Assieme a Star Fox Zero, all’interno della sua prima tiratura, venne pubblicato anche Star Fox Guard, spin-off tower defense in cui lo scopo del gioco era difendere alcune basi dello zio di Slippy Toad grazie a delle telecamere di sorveglianza sfruttando lo schermo touch-screen di Wii U.

La pubblicazione del perduto Star Fox 2 e le apparizioni in altri videogiochi

L’anno seguente per il brand di Star Fox ci fu un vero e proprio ritorno al passato grazie al rispolvero di un titolo che sino a quel momento era rimasto chiuso nei cassetti della Grande N. Con l’uscita del Super NES Classic Edition, emulatore ufficiale di dimensioni ridotte della console uscita nel lontano 1990, Star Fox 2 vide la luce dopo oltre 20 anni dal suo sviluppo.

Star Fox 2

Il titolo al tempo avrebbe introdotto due nuovi personaggi, Miyu e Fay, nuove navicelle, un gameplay che cercava di seguire il tempo reale del gioco e soprattutto avrebbe sfruttato nuovo motore grafico più avanzato, riproducendo le tre dimensioni in maniera più moderna rispetto al primo capitolo. Purtroppo la forte rivalità tra Nintendo, Sega e la più giovane Sony PlayStation è costata caro a Star Fox 2, che venne ritenuto dalla Grande N non alla pari dei titoli concorrenti, forse troppo vetusto tecnicamente rispetto ad altri giochi.

Star Fox 2 però ebbe grande influenza sui titoli della saga successivi al 1995, spargendo qua e là, soprattutto in Lylat Wars, molte delle meccaniche che avrebbe dovuto introdurre.
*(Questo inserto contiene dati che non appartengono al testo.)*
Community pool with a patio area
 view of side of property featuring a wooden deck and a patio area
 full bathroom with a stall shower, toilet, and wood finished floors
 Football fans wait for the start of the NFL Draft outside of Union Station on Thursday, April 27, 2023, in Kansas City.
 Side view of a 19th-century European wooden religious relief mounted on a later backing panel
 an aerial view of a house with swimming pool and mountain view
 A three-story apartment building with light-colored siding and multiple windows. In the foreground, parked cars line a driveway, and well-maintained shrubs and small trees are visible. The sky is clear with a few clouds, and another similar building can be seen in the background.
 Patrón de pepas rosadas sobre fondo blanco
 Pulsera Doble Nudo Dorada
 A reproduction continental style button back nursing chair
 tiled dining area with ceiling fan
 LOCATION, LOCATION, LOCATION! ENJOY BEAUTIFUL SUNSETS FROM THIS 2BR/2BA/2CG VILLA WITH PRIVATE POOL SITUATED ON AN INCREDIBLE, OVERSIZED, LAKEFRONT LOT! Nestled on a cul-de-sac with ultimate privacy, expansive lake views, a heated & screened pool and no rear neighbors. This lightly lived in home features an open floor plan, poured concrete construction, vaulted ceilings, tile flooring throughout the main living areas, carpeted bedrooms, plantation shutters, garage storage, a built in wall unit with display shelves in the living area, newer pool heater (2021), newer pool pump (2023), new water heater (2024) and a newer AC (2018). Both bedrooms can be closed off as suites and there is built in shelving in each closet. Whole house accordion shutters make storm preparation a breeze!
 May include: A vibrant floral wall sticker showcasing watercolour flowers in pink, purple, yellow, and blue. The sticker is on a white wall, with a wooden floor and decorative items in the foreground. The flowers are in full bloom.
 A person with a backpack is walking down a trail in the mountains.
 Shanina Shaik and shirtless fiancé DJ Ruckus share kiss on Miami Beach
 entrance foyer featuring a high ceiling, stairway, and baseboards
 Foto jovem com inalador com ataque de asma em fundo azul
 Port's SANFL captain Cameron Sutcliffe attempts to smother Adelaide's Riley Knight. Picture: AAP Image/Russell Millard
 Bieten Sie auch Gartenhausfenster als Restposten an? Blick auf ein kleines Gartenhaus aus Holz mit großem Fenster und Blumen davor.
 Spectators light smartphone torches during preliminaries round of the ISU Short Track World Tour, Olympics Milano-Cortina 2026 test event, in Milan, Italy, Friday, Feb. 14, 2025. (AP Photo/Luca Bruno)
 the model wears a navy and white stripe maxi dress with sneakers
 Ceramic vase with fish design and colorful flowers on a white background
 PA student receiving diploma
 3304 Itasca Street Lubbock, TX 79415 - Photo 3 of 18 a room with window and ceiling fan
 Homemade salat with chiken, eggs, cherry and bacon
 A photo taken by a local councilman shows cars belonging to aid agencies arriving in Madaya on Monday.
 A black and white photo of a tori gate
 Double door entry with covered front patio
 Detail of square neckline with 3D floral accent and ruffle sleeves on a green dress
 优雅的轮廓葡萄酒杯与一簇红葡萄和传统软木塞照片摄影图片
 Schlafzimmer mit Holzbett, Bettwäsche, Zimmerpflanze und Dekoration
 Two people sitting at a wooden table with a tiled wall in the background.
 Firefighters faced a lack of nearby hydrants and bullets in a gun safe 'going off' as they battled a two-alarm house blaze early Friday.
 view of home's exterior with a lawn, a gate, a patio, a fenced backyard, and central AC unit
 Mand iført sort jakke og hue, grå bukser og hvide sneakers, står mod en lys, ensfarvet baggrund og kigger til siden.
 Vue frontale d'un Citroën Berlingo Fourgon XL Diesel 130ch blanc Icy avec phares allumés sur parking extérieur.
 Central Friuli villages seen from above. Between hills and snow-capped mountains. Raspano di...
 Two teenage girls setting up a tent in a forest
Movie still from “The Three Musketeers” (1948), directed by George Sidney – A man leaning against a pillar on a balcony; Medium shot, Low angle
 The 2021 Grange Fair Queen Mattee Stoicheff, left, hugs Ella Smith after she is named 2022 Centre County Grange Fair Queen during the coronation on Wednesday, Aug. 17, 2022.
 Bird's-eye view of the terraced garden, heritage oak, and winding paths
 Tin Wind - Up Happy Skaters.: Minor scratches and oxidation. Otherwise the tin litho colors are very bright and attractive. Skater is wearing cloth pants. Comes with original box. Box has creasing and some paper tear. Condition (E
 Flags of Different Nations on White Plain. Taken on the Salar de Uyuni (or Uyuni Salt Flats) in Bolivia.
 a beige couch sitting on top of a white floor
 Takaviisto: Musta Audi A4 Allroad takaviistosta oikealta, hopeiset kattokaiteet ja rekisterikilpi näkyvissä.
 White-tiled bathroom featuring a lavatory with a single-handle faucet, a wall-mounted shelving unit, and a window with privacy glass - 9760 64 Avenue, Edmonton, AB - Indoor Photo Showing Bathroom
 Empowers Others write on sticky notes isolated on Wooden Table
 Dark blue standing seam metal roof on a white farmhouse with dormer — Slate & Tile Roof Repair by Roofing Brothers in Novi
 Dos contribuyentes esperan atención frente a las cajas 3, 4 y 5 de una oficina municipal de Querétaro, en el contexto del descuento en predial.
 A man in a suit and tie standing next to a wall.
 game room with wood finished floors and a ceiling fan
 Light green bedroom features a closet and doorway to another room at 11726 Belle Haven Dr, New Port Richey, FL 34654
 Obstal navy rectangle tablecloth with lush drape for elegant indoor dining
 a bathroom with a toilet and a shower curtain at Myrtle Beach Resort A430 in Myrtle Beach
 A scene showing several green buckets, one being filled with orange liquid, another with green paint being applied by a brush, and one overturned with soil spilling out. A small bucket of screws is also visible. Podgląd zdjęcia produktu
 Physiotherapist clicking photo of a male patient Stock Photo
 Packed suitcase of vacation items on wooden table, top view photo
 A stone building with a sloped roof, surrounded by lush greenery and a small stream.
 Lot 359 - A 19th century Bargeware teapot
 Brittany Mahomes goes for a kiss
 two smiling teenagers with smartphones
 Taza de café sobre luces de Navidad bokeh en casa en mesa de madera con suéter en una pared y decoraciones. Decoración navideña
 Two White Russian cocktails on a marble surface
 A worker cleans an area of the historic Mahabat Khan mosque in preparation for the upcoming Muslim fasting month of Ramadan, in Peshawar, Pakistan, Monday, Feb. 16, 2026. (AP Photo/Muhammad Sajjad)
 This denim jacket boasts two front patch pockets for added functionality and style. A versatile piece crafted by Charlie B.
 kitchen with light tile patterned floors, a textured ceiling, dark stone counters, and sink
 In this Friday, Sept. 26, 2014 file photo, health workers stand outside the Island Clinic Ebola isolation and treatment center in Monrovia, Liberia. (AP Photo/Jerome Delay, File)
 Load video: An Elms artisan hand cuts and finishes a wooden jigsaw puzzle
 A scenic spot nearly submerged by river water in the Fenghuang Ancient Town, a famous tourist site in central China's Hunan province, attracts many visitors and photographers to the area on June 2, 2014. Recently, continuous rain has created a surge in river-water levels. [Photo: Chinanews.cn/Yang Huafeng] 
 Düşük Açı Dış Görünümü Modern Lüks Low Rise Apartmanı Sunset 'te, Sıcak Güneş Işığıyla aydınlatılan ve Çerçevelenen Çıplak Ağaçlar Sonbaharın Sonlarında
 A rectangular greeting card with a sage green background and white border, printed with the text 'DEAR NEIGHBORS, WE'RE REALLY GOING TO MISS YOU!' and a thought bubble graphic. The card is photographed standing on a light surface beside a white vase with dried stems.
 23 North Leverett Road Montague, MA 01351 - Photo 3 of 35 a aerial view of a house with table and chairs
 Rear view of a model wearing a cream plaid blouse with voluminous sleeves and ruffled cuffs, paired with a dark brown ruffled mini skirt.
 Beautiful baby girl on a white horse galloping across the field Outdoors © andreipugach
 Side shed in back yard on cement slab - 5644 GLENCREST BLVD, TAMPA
Fox McCloud Super Smash Bros. Ultimate

Fox McCloud e i suoi compagni appaiono anche in alcune serie di giochi Nintendo come piccoli cameo, come in Super Mario Maker, all’interno di missioni a tema, come in WarioWare, o addirittura come personaggi giocabili in Starlink: Battle for Atlas e nella serie di Super Smash Bros.. In particolare, proprio in Smash Bros., alcuni personaggi più popolari di Star Fox appaiono come combattenti sin dal primo capitolo della serie, dotati di loro mosse peculiari. Fox McCloud è nella lista dei primi 12 combattenti del primo Super Smash Bros. mentre Falco è all’interno della saga dal secondo titolo Super Smash Bros. Melee. Anche Wolf, rivale di Fox introdotto in Star Fox 64, risulta tra i personaggi di Super Smash Bros. Brawl e Ultimate.

Star Fox

Star Fox Nintendo Switch 2

Siamo finalmente arrivati ai giorni nostri: manca ormai poco meno di un mese alla pubblicazione di Star Fox, secondo remake di Lylat Wars e primo titolo della saga pubblicato per Nintendo Switch 2. Dopo 8 lunghi anni dall’ultimo titolo della serie, i nostri mercenari antropomorfi tornano sotto una veste grafica del tutto nuova e con un nuovo modo di controllare le navicelle grazie all’impugnatura Mouse (novità di Switch 2). Teniamo duro ancora per un po’; il 25 giugno è più vicino di quanto sembri!